> TASK DIRECTIONS
Present every line of the entries below as a numbered list, omitting any blank lines and excluding the pictures.

Excerpts from a spatial dataset:
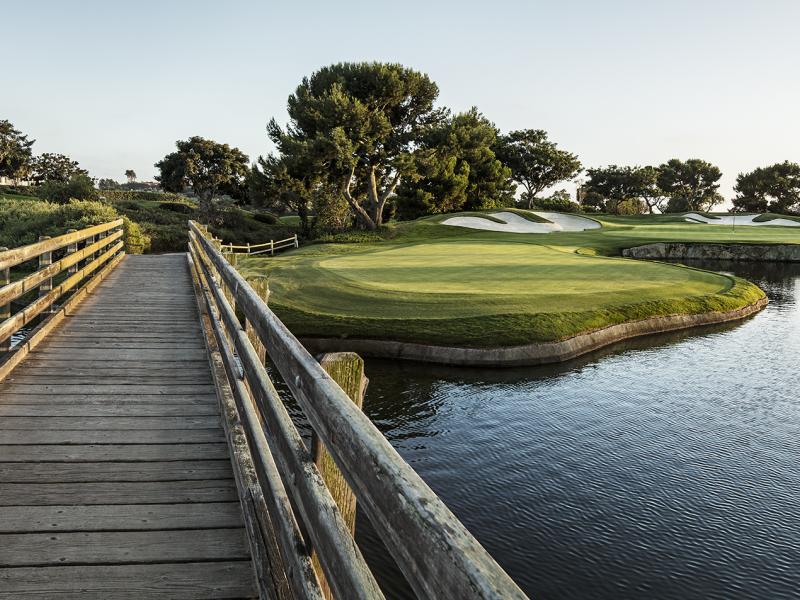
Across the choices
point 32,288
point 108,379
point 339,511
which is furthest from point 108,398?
point 339,511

> THE RESULT
1. Across the choices
2. point 32,288
3. point 108,379
4. point 339,511
5. which is furthest from point 108,398?
6. point 339,511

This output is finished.